The right balance between competition and regulation: added value for policy shaping and better regulation

So there you have the results of our inquiries. I think it is obvious that they have added real value, and in some cases, have already prompted change for the better. But the ultimate test will be a consumer test. As consumers, will we see improvements to our energy supply? To our financial services? For that, it is too soon to say, but I am optimistic.

But we can draw more general conclusions about the use and value of sector inquiries.

Although a sector inquiry gathers evidence that may be relevant for antitrust enforcement, as I said at the start, this must not be the end of the story. The knowledge gained can fruitfully be used to guide our thinking in merger and state-aid cases. But just as importantly, it can inform and guide proposals for legislation, embedding competition principles and sectoral knowledge in the wider policy work of the Commission.

Competition law enforcement can often tackle aspects of the problems identified by a sector inquiry but often the root of the problems does not lie in individual company behaviour as such.
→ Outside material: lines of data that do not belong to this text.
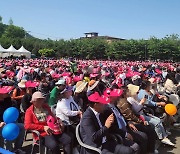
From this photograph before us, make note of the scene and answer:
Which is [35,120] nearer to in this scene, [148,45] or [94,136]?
[94,136]

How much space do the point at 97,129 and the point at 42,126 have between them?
3.99 ft

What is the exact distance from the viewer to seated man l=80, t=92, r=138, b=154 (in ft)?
11.9

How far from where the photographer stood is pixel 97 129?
3713 millimetres

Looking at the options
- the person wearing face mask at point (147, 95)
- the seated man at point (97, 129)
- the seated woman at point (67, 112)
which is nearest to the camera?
the seated man at point (97, 129)

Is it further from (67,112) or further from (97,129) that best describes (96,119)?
(67,112)

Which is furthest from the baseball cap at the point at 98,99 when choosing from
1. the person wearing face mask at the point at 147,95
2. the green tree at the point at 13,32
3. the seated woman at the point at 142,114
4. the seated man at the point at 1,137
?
the green tree at the point at 13,32

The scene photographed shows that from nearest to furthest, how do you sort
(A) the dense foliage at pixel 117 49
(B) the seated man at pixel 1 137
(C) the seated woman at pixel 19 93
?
(B) the seated man at pixel 1 137, (C) the seated woman at pixel 19 93, (A) the dense foliage at pixel 117 49

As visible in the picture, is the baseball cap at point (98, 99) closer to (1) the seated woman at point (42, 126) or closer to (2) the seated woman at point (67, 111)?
(1) the seated woman at point (42, 126)

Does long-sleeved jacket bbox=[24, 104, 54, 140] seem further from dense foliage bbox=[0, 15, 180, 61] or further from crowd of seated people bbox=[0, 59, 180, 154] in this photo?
dense foliage bbox=[0, 15, 180, 61]

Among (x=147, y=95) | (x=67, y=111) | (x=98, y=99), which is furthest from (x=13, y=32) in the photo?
(x=98, y=99)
A good doctor does not just tackle the symptoms but targets the underlying cause of illness. However, framing the problems in competition terms is often useful for finding more far-reaching and durable solutions. For instance, both our inquiries arrived at the right moment to have a positive impact on other Commission and national initiatives in the respective sectors.
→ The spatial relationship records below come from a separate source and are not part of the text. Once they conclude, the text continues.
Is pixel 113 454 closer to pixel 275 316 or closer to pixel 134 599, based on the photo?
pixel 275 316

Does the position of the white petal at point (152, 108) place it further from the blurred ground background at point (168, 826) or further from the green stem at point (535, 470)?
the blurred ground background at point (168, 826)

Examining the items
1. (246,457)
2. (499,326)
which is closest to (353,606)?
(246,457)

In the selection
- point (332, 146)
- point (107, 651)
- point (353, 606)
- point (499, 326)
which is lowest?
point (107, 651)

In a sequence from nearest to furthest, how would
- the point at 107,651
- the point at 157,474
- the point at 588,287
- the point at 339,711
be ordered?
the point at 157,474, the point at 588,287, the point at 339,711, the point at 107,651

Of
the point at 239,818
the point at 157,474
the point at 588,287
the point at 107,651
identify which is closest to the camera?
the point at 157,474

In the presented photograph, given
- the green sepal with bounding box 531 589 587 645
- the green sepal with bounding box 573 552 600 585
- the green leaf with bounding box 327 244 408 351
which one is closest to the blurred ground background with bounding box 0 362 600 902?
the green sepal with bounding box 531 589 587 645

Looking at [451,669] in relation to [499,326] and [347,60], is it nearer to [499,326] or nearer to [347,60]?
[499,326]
Sector inquiries are at their most effective when they help to identify the right balance between competition policy and regulatory intervention. This is at the core of the Barroso Commission's better regulation approach and is particularly important for newly liberalised or regulated sectors.

  • 4. 
    Conclusion

Ladies and gentlemen,

Looking forward, the Commission will now evaluate the choice, the handling and the follow-up of the inquiries, and we will draw lessons for using the tool again in the near future. These inquiries have been a success but we cannot rest on our laurels. It is important to get the next ones even more right.

We need to focus on areas

  • where there appear to be durable competition problems
  • where these problems may be due to competition infringements
  • where there are implications for better regulation

and

  • where the sector is key for consumers and/or competitiveness

Sector inquiries need substantial resources - legal, economic and sectoral - and these resources must remain committed not just during the inquiry, but also for the follow-up antitrust cases. This last point is vital - it is crucial that the team that runs the inquiry should follow it up with individual cases if suspected infringements are uncovered. Hitting the ground running saves substantial re-education time, and the team has an incentive to be practical, not academic and ambitious, not unrealistic.
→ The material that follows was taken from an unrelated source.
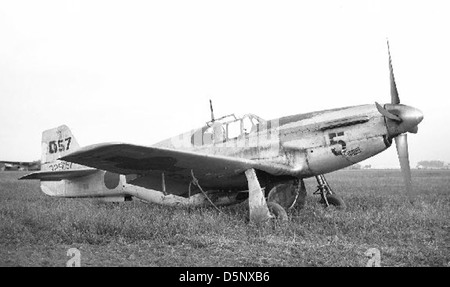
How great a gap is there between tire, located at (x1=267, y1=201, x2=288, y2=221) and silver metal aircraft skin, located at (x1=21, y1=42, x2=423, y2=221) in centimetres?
2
And finally we need to continue with inquiries that are - quite deliberately - inclusive. We need to draw on and complement the work of the National Competition Authorities and sectoral regulators, and fully involve industry and other stakeholders, including consumer groups.

And finally we need to continue with inquiries that are - quite deliberately - inclusive. We need to draw on and complement the work of the National Competition Authorities and sectoral regulators, and fully involve industry and other stakeholders, including consumer groups.

But that is all for the future. Today I am more concerned about the present, and the follow up to the two sector inquiries that have already been undertaken. The expectations for making the European energy and financial services markets work better will not and cannot be fulfilled via competition cases alone. And these expectations cannot even be fulfilled by the Commission as a whole unless backed by Member States and the European Parliament.

I can assure you, however, that the Commission will do its share.

And I am confident that national governments, parliamentarians and companies will all recognise that competition on important markets like energy and financial services cannot be subordinated to producer interests.

European consumers deserve nothing less.